Robert O. Binnewies (born August 18, 1937, Bowling Green, Kentucky) is an American conservationist.
Graduate, Colorado State University, 1959, bachelor of science degree, forest recreation.
Joined National Park Service, 1961, as a park ranger, Yellowstone National Park, Wyoming. Subsequent NPS assignments included Washington, D.C., 1964–1966, chief ranger, Acadia National Park, Maine, 1967–1971, and superintendent, Yosemite National Park, California, 1979–1986.

While in Maine, Binnewies assisted Mrs. David (Peggy) Rockefeller in establishment of the Maine Coast Heritage Trust, a nonprofit organization that champions the voluntary use of conservation easements to protect privately owned lands. To date, the trust has encouraged protection for more than 125000 acre of island and coastal habitat in Maine.
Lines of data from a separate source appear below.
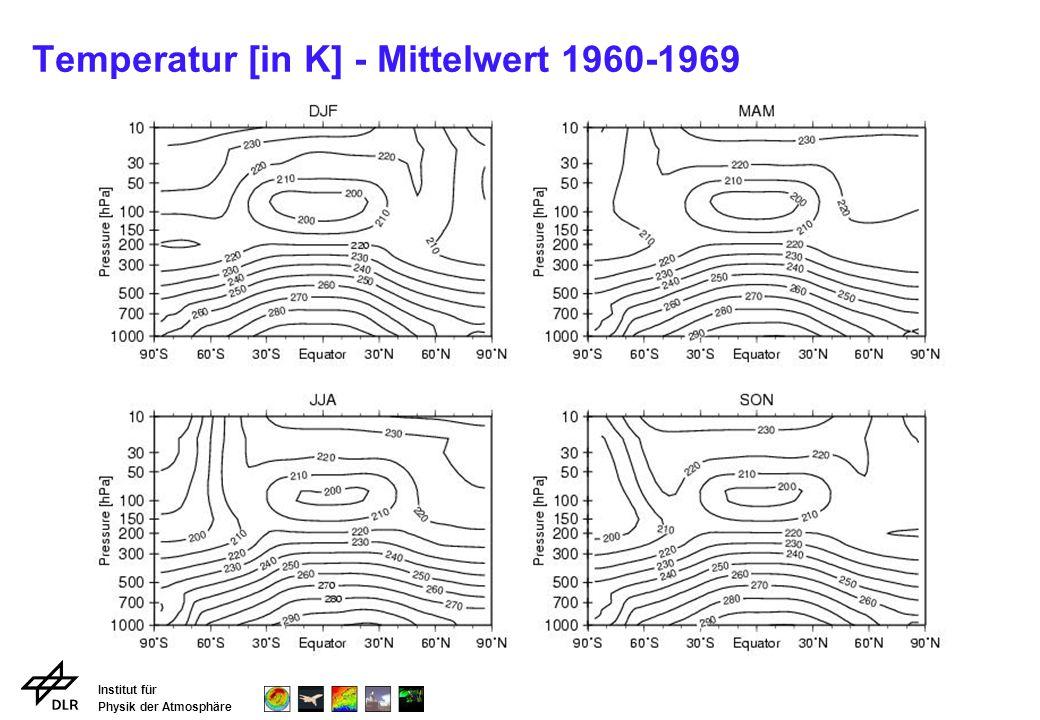 Institut für Physik der Atmosphäre Temperatur [in K] - Mittelwert 1960-1969
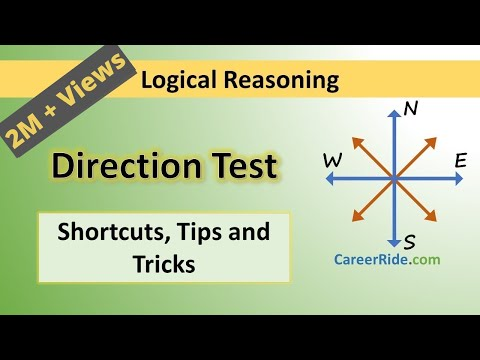 Direction Sense Test - Tricks & Shortcuts for Placement tests, Job Interviews & Exams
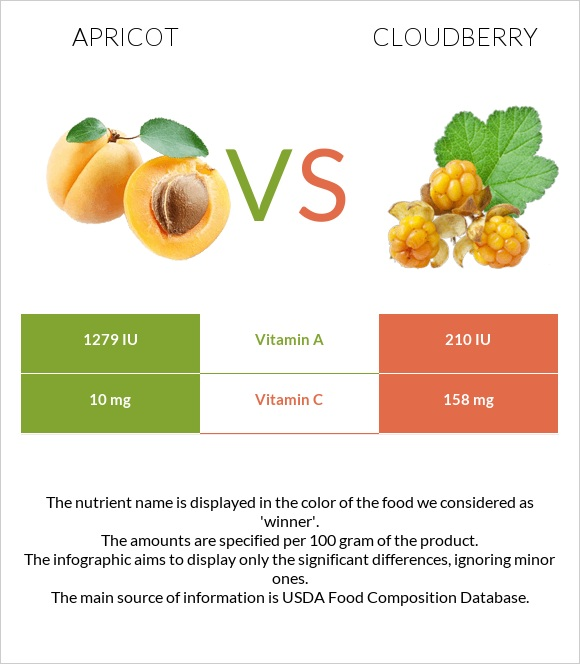 Apricot vs Cloudberry infographic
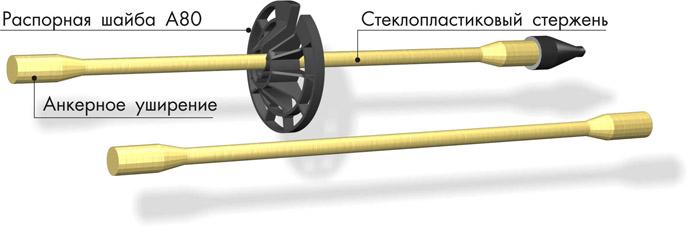 Стеклопластиковые связи
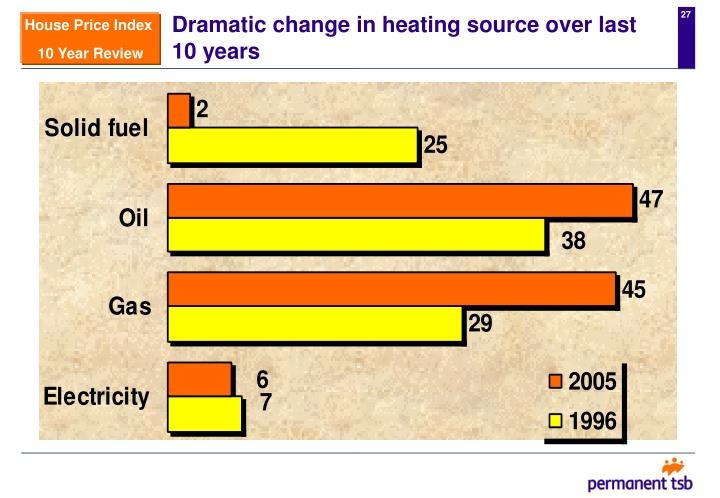 Dramatic change in heating source over last 10 years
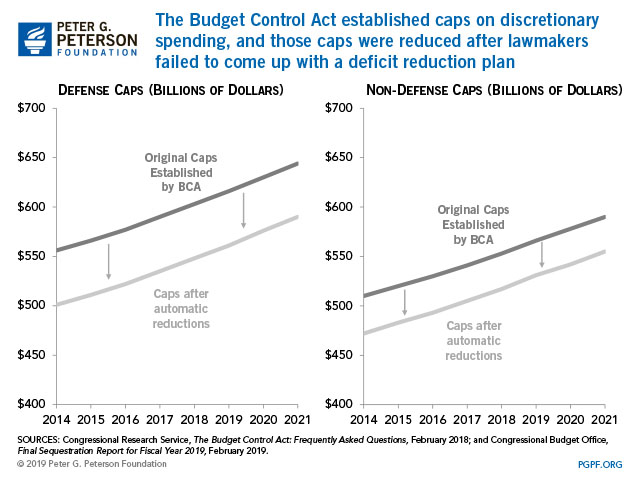 The Budget Control Act established caps on discretionary spending, and those caps were reduced after lawmakers failed to come up with a deficit reduction plan.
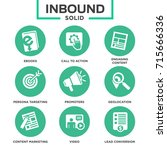 inbound marketing vector icons... | Shutterstock .eps vector #715666336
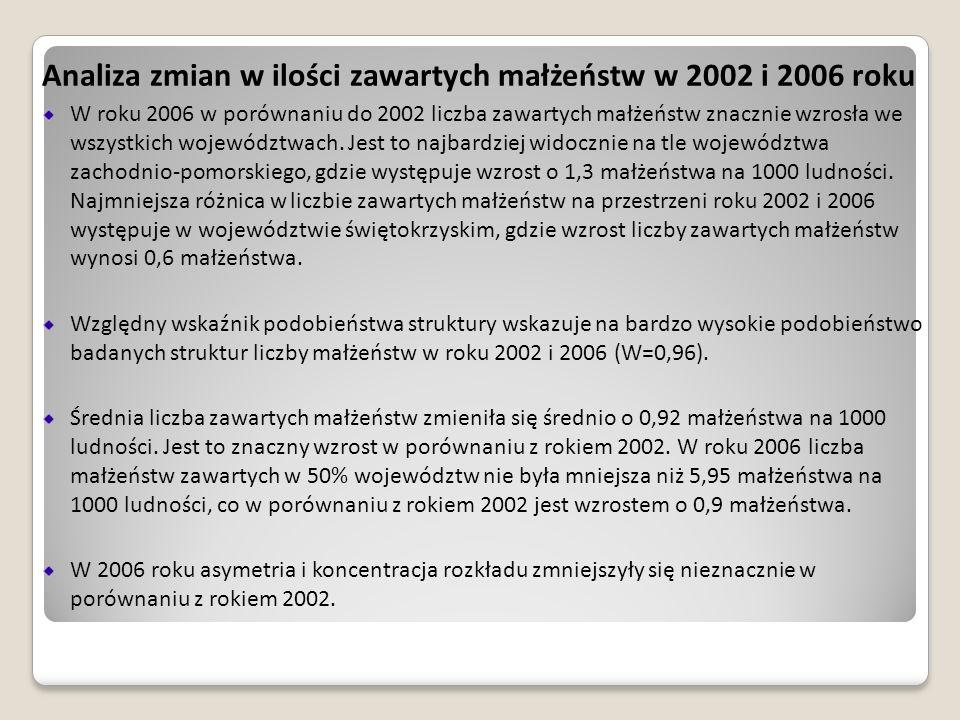 Analiza zmian w ilości zawartych małżeństw w 2002 i 2006 roku W roku 2006 w porównaniu do 2002 liczba zawartych małżeństw znacznie wzrosła we wszystki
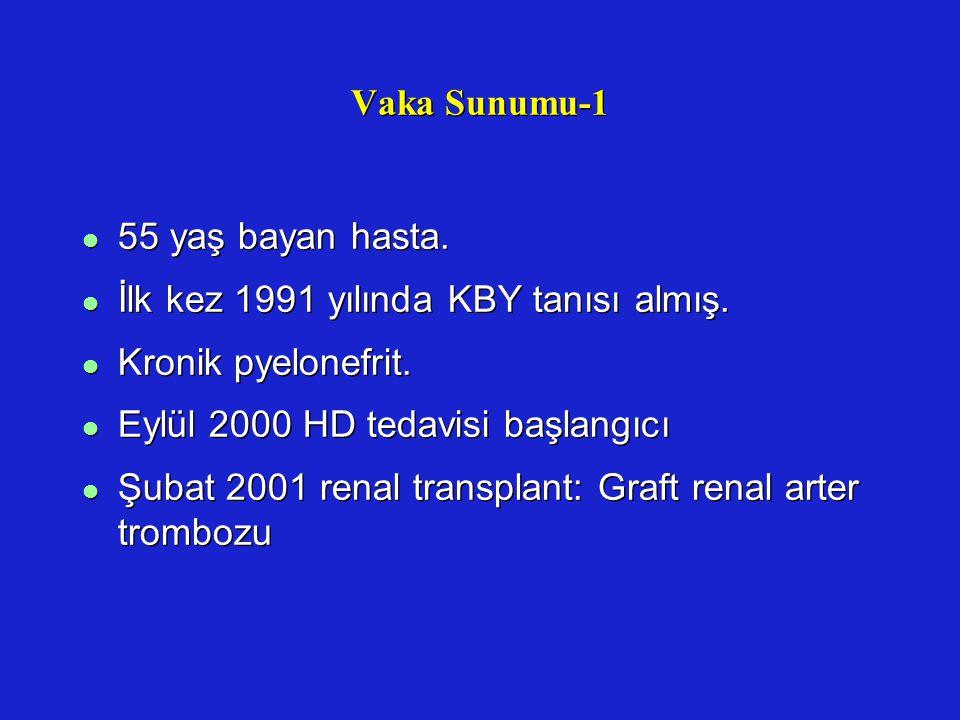 Vaka Sunumu-1 55 yaş bayan hasta. İlk kez 1991 yılında KBY tanısı almış. Kronik pyelonefrit. Eylül 2000 HD tedavisi başlangıcı.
Binnewies served as executive director of the trust, 1971–1976.

Binnewies served as group vice president, National Audubon Society, 1977–1978, before being selected as Yosemite National Park superintendent in 1979. While at Yosemite, he signed the 1980 General Management Plan that calls for major reductions in commercial, administrative, and transportation activities to better preserve the natural values of Yosemite Valley. He also initiated the Return-of-Light fundraising campaign (now the Yosemite Conservancy) that has generated more than $50 million in charitable financial support for Yosemite. In 1986, Binnewies was abruptly reassigned from Yosemite to the National Park Service Western Regional Office, San Francisco, after confirming that he had legally, but surreptitiously, tape recorded one conversation with a park critic.

In 1988, Binnewies was appointed by Governor Mario Cuomo as assistant commissioner for natural resources, New York Department of Environmental Conservation. In 1990, he was selected as executive director, Palisades Interstate Park Commission, and led the commission's successful decade-long initiative to acquire 17500 acre Sterling Forest, the largest remaining open space in the New York/New Jersey Metropolitan Region. He also initiated action that led to establishment of the National Purple Heart Hall of Honor at New Windsor, New York.

He is author of Palisades, 100,000 Acres in 100 Years, Fordham University Press, 2000, an account of the commission's century-long conservation activities.
He is author of Your Yosemite, A Threatened Public Treasure, White Cloud Press, 2015, an account of Yosemite's history and management challenges.
Since his retirement, Binnewies has served as chairman of the board of the Santa Lucia Conservancy, California, and the Los Luceros Foundation, New Mexico.